Performance of CNN

toannguyen · January 14, 2023, 10:49pm

Hi there, how are you doing?

I’m currently practicing what I learned in Lesson 13. I built and trained a CNN for ImageNette set. I applied pooling and batch normalization to it. Here are my model and result (20 epochs with max_lr = 0.01). I used 1cycle for the training.

I noticed that the result/accuracy seems to be around 80% at max. This is different from the one in Lesson 13 with MNIST dataset. The model in that lesson did not use batch normalization but was able to get 98% accuracy with just 1 epoch training.

Is it accurate to say that my model performed worse because the dataset I’m working with is more complex (color image with different object compared to just BW image of numbers of MNIST)?

Or is my model not well built and it is missing something? I could not get the result to go above 80% even with batch normalization.

I hope you could help me with this.

Thank you

cinnabun · January 15, 2023, 4:20am

Hello, Toan
Have you tried playing around with the learning rate? Overfitting seems like a possibility. Additionally, could you have applied your normalization to the training set but not the test set? Those seems like the two possibilities that immediately come to mind.

Perhaps this thread on stackexchange will help?
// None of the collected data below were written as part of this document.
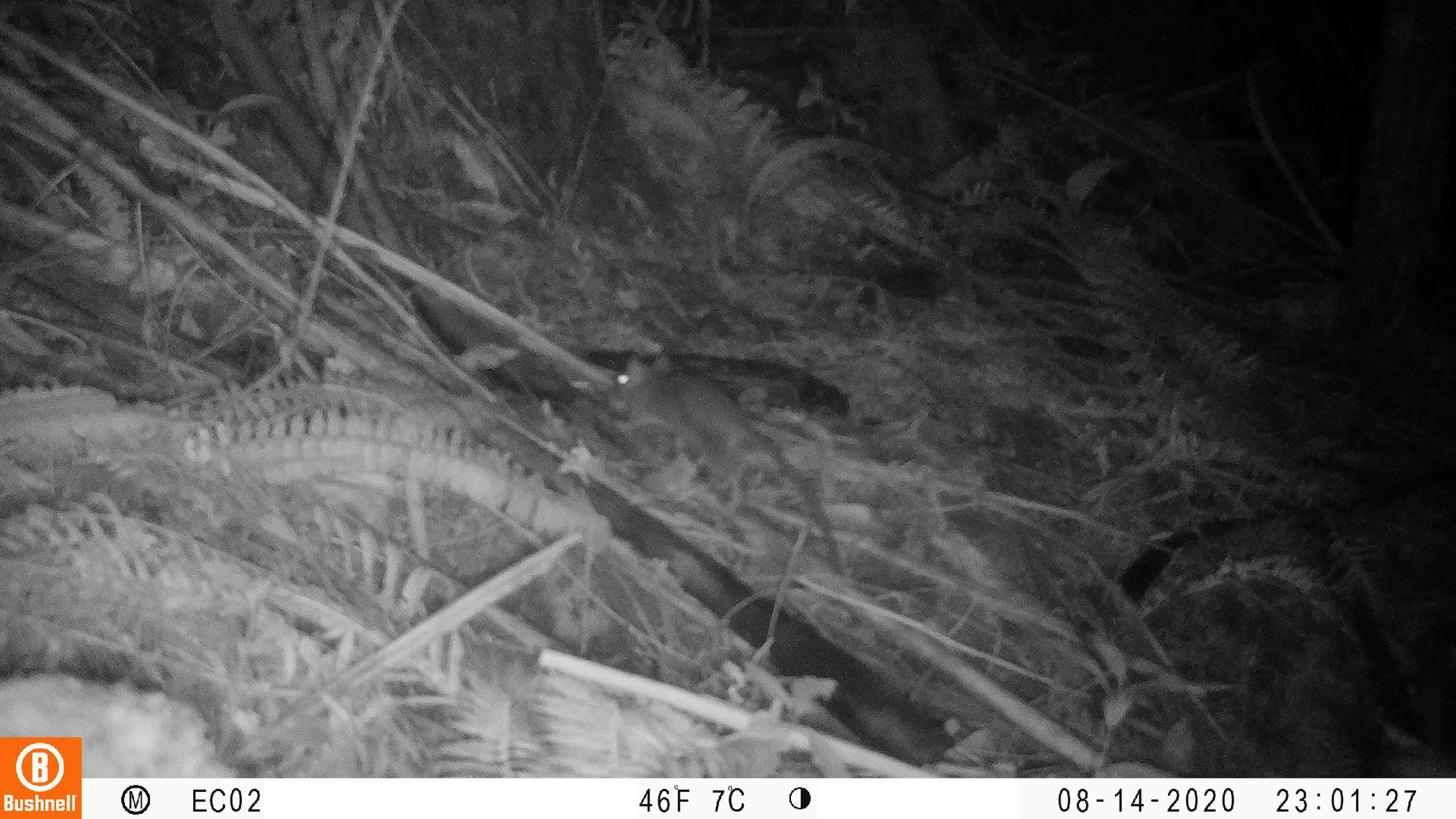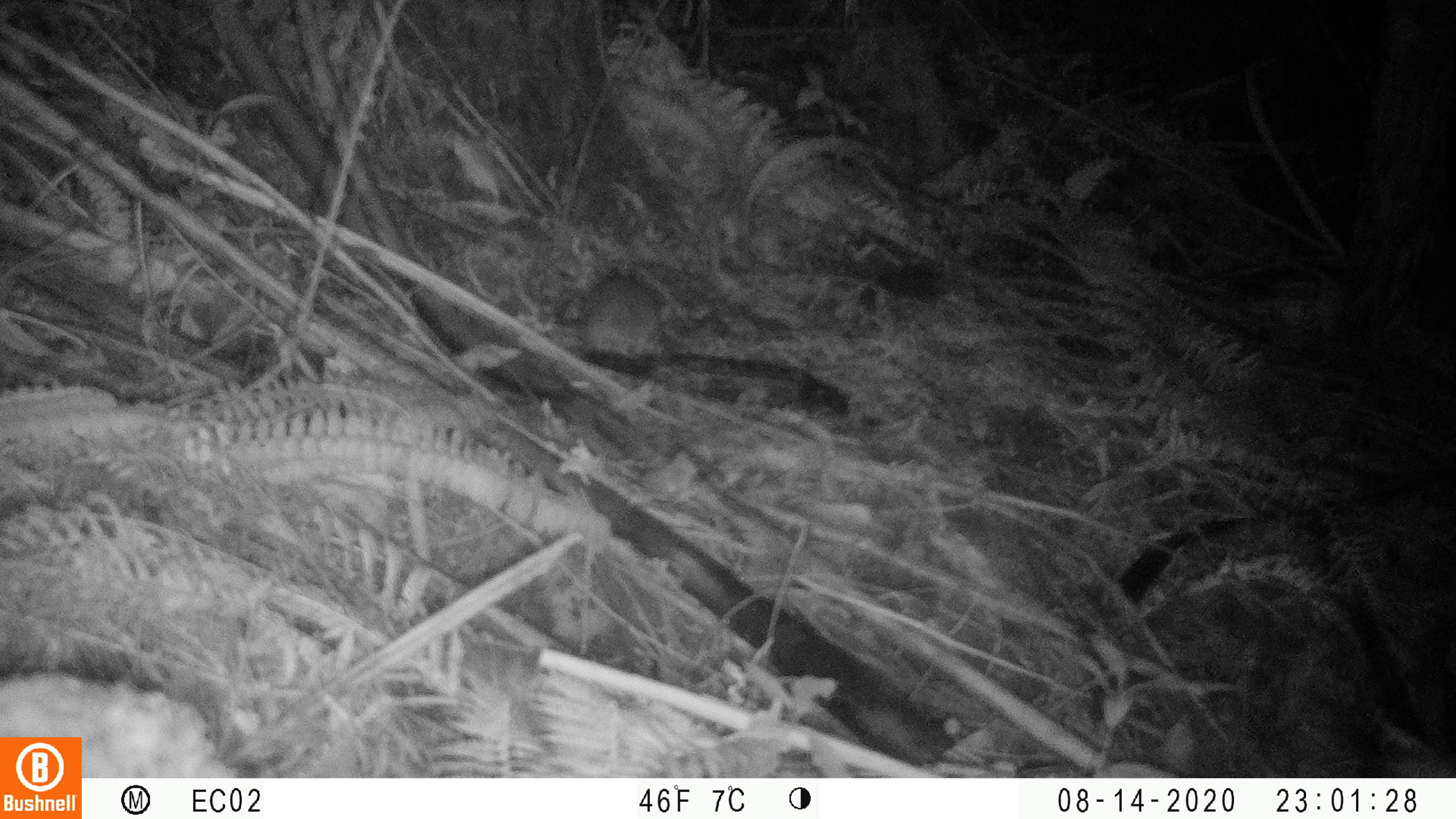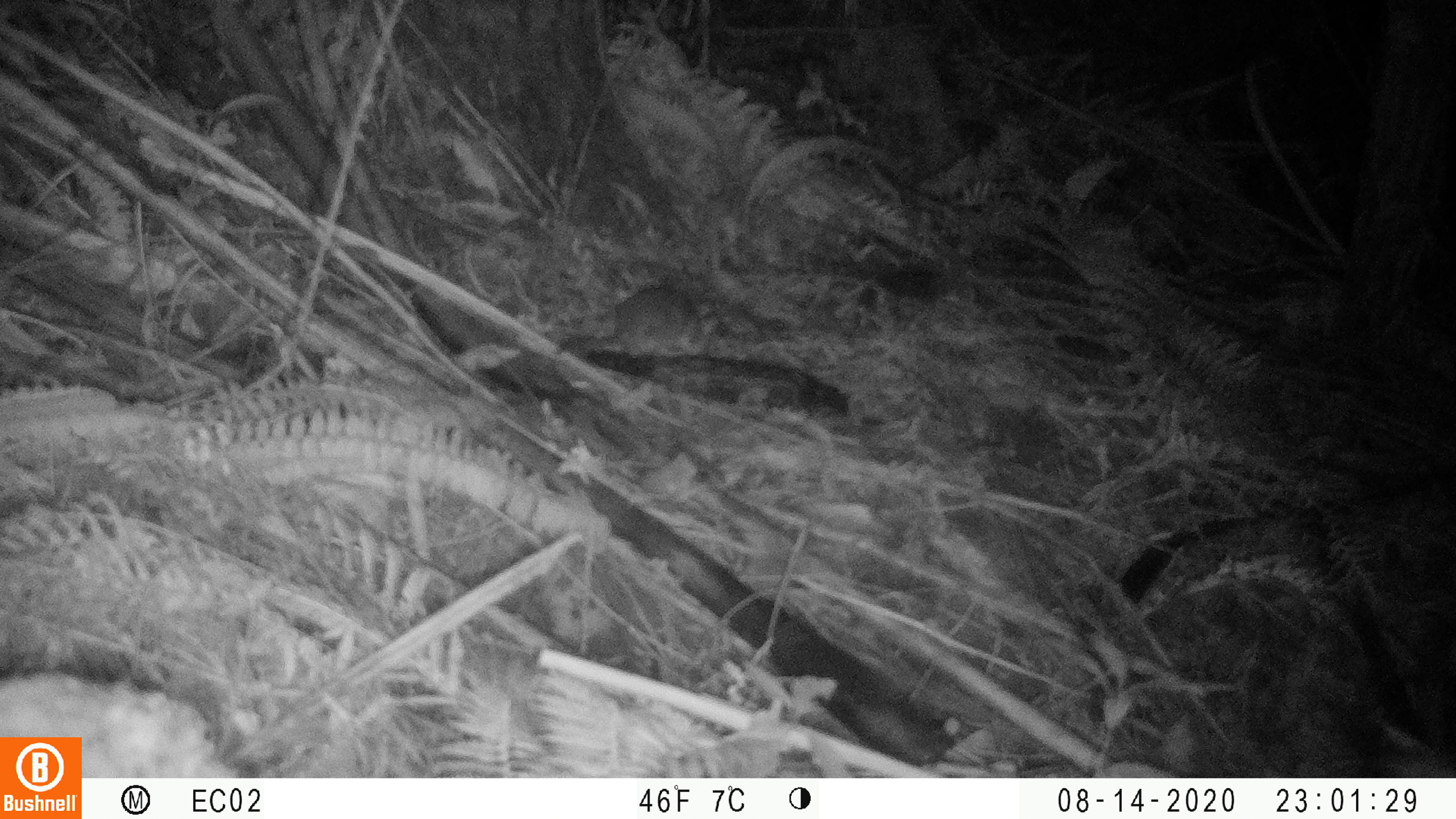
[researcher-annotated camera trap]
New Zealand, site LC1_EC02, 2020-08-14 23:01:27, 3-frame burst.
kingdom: Animalia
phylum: Chordata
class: Mammalia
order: Rodentia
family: Muridae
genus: Rattus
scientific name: Rattus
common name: rat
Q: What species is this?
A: Rat (Rattus).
It seems similar to what you’re experiencing, although your validation loss seems to be randomly fluctuating instead of going up.

toannguyen · January 16, 2023, 2:38pm

Good morning, how are you doing?

Thank you for helping me.

As you pointed out, it seems that I have an overfitting case here. I’m not sure why. I did not use any normalization method for my data (expect batchnorm for layer’s input).
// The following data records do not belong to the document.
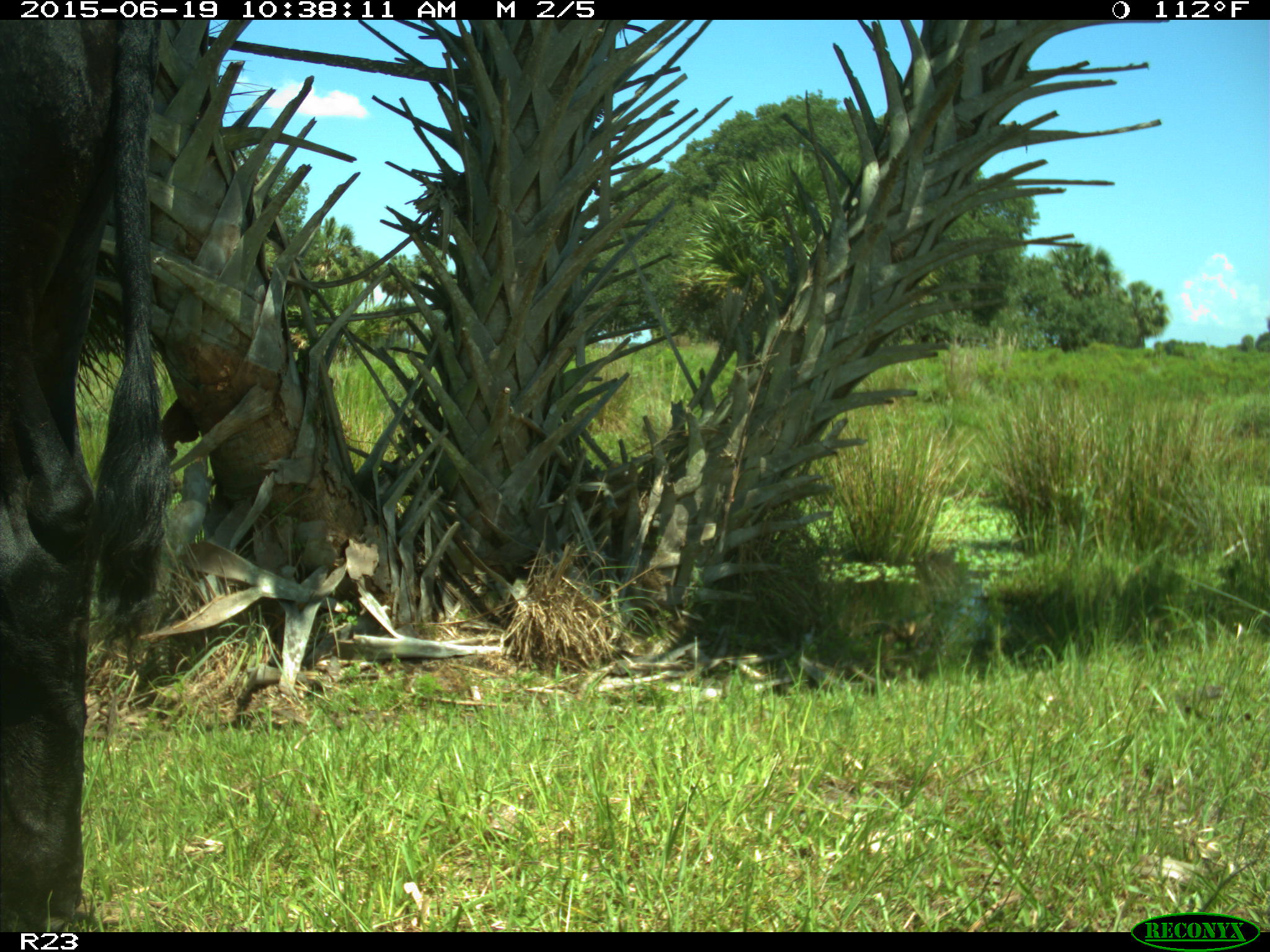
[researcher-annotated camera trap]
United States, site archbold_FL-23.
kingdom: Animalia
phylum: Chordata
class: Mammalia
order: Artiodactyla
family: Bovidae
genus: Bos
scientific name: Bos taurus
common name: domestic cow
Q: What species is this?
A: Bos taurus (domestic cow).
toannguyen · January 16, 2023, 9:57pm

My apologies if this bothers you. I just hope to hear more of your thoughts regarding my case.

Following your advises (overfitting issue and playing around with learning rate), I have tested my model with different techniques like Label Smotthing, Mix Up, Data Normalization and different learning rate. All of them helps the training to converge faster (especially with data normalization). But the result seemed to be maxed at only 82%.

I decided to increase my model’s size (from 2 millions parameters to 182 millions). My assumption is that bigger model could potentially make better predictions. But the result still capped around 81% after 50 epochs.

I’m not sure what I did wrong in this.